> **Things to do**
1. Answer these questions from the New Balance text, marking each answer (a), (b), or (c):
(a) Who is the CEO of New Balance?
(b) How many new stores does New Balance plan to open in 2025?
(c) What topic does the text say was hot throughout the week?
2. In the New Balance text, rewrite the part from "Apparel is becoming" to "who they are.", changing "wholesale" to "third-party retail".
3. Condense the paragraph of the New Balance text that begins "Hearing Joe Preston" into one or two sentences that keep its main facts.

What linked these stories together was this: the best reinvention is not random reinvention. It’s about being clear on what made the brand matter in the first place, then finding better, more relevant ways to express that today. Finding the balance between heritage and reinvention was a hot topic throughout the week.
4. New Balance: heritage, scale and staying relevant
Hearing Joe Preston, CEO of New Balance, talk about the brand was particularly insightful. New Balance has leveraged its heritage as a strength while continuing to broaden its appeal across generations. The “dad shoe” story, the revival of classic lines, and the ability to span performance and lifestyle all showed how the brand is meeting very different consumer groups without losing brand coherence.
A few things I found especially interesting:
Continued investment in physical retail, with 80 new stores planned in 2025.
Significant flagship investment to elevate brand expression.
Apparel is becoming a serious growth driver.
Localised store strategies based on audience and location.
A balanced approach between wholesale and direct-to-consumer.
In a week full of conversations about the future, this was a useful reminder that strong brands still win by being consistent, investing in experience, and knowing exactly who they are.

> **Records**
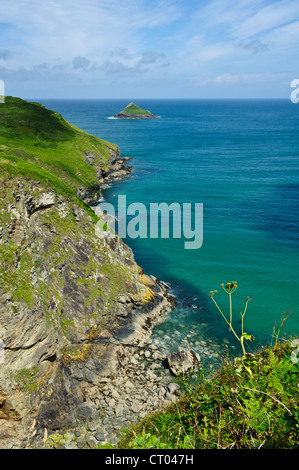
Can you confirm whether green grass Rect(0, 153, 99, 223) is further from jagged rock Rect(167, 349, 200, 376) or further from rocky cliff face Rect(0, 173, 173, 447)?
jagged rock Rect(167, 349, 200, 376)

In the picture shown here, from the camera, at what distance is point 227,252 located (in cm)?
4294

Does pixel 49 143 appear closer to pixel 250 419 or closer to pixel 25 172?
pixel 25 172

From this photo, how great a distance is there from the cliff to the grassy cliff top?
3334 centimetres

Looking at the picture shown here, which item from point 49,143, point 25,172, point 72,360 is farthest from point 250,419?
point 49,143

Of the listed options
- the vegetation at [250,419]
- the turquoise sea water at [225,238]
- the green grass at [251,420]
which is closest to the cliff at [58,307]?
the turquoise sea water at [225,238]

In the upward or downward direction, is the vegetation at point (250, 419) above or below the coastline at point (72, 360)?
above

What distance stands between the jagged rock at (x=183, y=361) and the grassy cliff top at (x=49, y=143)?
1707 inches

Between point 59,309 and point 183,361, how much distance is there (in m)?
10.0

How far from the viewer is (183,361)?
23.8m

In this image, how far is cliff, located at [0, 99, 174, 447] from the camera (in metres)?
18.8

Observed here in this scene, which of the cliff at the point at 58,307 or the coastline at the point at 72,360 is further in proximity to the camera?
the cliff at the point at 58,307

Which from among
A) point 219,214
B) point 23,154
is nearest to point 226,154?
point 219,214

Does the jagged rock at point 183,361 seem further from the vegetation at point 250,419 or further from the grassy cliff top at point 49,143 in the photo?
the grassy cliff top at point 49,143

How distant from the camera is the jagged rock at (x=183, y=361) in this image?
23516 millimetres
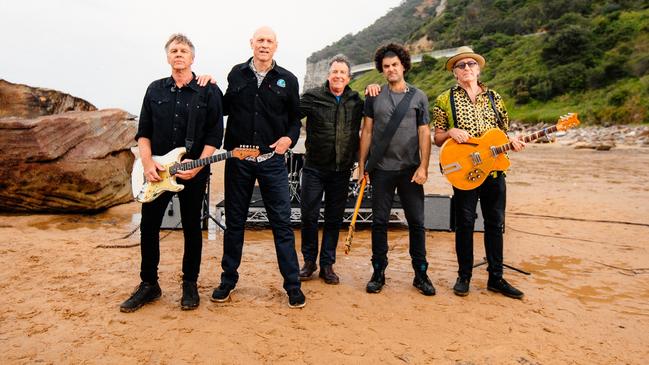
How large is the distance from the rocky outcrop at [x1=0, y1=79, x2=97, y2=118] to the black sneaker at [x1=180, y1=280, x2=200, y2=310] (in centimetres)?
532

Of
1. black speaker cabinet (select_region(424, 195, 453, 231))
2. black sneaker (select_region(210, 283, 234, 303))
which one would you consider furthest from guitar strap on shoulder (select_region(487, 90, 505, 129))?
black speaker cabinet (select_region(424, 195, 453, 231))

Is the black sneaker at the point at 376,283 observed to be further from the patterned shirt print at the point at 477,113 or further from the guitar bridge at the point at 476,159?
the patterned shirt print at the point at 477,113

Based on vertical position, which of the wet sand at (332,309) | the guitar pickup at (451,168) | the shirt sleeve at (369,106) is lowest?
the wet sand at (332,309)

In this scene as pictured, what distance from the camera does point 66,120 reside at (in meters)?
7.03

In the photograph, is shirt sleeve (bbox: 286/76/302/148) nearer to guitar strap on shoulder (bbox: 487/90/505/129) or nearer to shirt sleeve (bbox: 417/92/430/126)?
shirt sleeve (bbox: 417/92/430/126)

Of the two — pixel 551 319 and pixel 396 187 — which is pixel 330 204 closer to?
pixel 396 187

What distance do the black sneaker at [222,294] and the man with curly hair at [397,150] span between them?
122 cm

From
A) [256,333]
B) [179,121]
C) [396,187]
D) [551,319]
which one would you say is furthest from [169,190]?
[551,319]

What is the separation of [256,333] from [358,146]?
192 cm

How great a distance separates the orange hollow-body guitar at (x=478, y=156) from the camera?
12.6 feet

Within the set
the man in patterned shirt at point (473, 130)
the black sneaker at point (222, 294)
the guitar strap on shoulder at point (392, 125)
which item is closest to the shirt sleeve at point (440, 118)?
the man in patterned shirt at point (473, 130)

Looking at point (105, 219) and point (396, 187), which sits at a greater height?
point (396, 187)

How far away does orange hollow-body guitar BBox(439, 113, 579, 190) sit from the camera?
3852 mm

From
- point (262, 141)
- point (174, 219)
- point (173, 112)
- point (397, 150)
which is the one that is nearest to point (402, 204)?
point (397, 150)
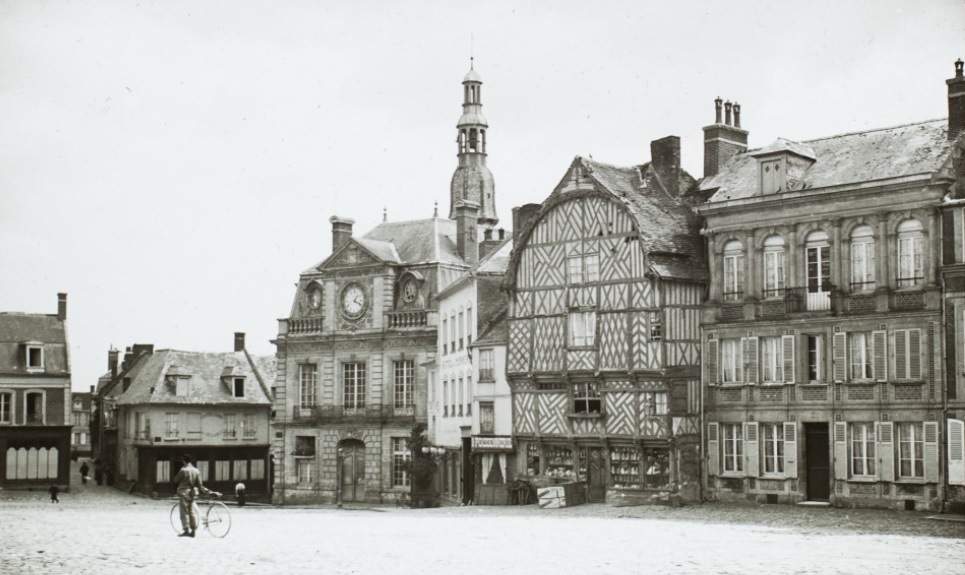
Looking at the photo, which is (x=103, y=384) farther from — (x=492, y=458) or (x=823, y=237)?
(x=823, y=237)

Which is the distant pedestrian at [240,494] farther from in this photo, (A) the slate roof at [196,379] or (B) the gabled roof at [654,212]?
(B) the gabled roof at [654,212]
---
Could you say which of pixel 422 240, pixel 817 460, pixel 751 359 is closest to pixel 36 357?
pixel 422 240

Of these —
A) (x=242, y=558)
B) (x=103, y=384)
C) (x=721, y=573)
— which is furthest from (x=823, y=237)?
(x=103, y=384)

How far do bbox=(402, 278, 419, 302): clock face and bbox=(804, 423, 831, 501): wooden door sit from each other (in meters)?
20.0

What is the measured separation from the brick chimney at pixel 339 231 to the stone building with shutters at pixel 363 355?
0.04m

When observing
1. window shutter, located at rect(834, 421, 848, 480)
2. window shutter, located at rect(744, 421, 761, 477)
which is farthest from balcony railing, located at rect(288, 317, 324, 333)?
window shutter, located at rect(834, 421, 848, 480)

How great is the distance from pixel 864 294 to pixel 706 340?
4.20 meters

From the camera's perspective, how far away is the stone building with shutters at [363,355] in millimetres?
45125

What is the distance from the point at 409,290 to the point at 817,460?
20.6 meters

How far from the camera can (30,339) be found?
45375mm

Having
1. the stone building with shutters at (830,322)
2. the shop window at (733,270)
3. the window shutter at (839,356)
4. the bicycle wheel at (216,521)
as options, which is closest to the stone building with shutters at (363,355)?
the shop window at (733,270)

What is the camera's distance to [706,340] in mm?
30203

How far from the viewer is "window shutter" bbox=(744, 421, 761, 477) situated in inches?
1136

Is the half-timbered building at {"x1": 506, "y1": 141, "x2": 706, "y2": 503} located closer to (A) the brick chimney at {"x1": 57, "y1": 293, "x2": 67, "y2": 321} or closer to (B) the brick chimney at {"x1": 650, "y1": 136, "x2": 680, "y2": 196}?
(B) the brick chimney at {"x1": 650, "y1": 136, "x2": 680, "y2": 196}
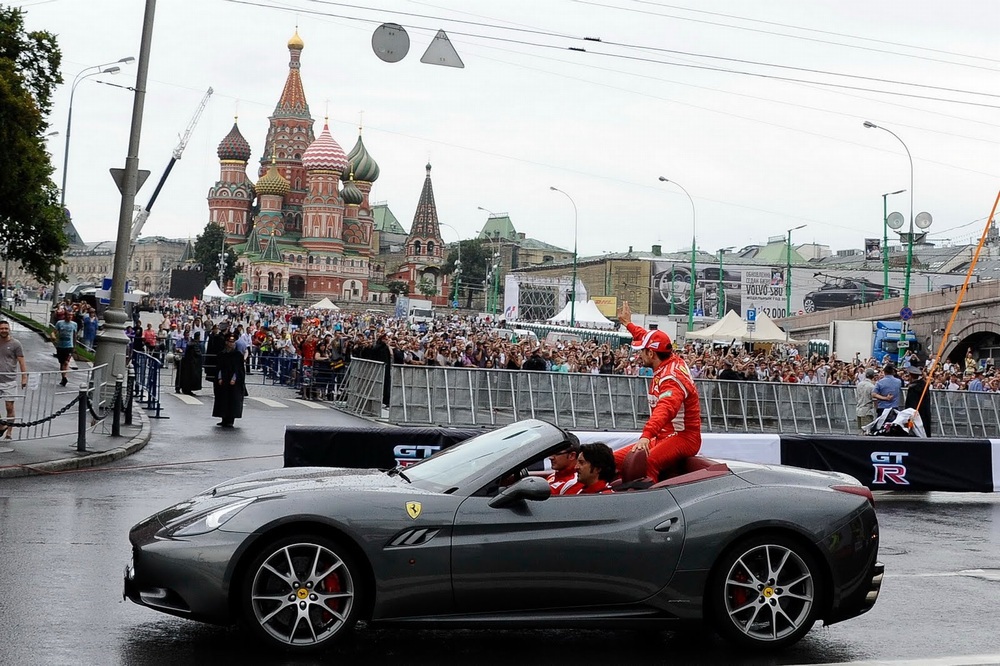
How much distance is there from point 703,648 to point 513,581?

> **Solutions below**
1.
(a) Joe Preston
(b) 80
(c) Finding the balance between heritage and reinvention

2.
Apparel is becoming a serious growth driver.
Localised store strategies based on audience and location.
A balanced approach between third-party retail and direct-to-consumer.
In a week full of conversations about the future, this was a useful reminder that strong brands still win by being consistent, investing in experience, and knowing exactly who they are.

3. Joe Preston, CEO of New Balance, described how the brand uses its heritage as a strength while widening its appeal across generations. The "dad shoe" story, revived classic lines, and a range that spans performance and lifestyle show how it reaches very different consumer groups while keeping the brand coherent.